We offer the option of processing the payment transaction via the payment service provider Stripe, ℅ Legal Process, 510, Townsend St., San Francisco, CA 94103 (Stripe). This corresponds to our legitimate interest in offering an efficient and secure payment method (Art. 6 para. 1 lit. f GDPR). In this context, we pass on the following data to Stripe insofar as it is necessary for the fulfilment of the contract (Art. 6 para. 1 lit. b. GDPR).
The processing of the data specified in this section is neither legally nor contractually required. Without the transmission of your personal data, we cannot process a payment via Stripe. [You have the option of choosing a different payment method.]

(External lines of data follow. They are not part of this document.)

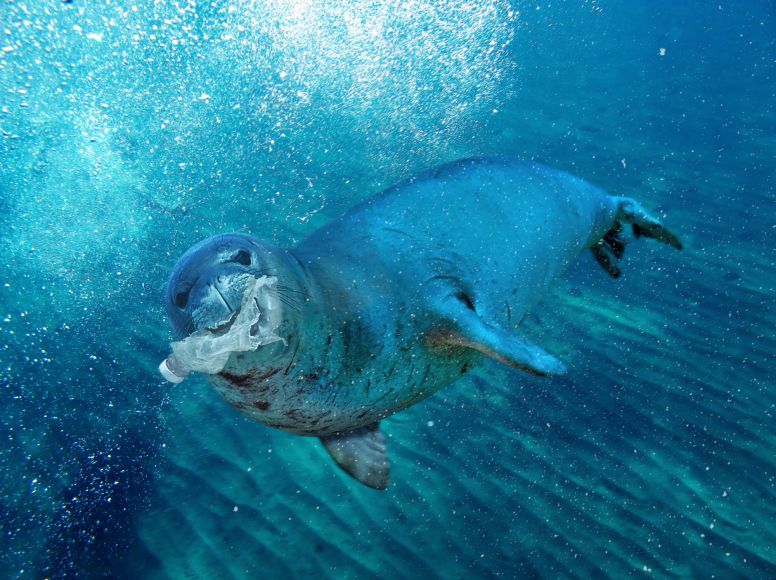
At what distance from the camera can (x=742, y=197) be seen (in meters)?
8.30

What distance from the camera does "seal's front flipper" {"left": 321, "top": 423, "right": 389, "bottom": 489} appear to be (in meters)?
2.73

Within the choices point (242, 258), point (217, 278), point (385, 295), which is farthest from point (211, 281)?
point (385, 295)

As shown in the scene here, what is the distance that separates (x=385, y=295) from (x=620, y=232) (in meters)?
2.67

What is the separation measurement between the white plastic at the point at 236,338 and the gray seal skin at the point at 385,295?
0.04 meters

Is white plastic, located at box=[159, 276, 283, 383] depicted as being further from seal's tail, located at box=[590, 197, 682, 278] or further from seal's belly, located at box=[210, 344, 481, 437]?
seal's tail, located at box=[590, 197, 682, 278]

Stripe assumes a dual role as controller and processor for data processing activities. As the controller, Stripe uses your transmitted data to fulfil regulatory obligations. This corresponds to Stripe’s legitimate interest (pursuant to Art. 6 para. 1 lit. f GDPR) and serves the fulfilment of the contract (pursuant to Art. 6 para. 1 lit. b GDPR). We have no influence on this process.
Stripe acts as a processor to complete transactions within the payment networks. Within the scope of the order processing relationship, Stripe acts exclusively in accordance with our instructions and has been contractually obliged to comply with the data protection regulations within the meaning of Art. 28 GDPR.
Stripe has implemented compliance measures for international data transfers. These apply to all global activities where Stripe processes personal data of natural persons in the EU. These measures are based on the EU Standard Contractual Clauses (SCCs).
Further information on objection and removal options vis-à-vis Stripe can be found at: https://stripe.com/privacy-center/legal
Your data will be stored by us until payment processing has been completed. This also includes the period required for processing refunds, receivables management and fraud prevention.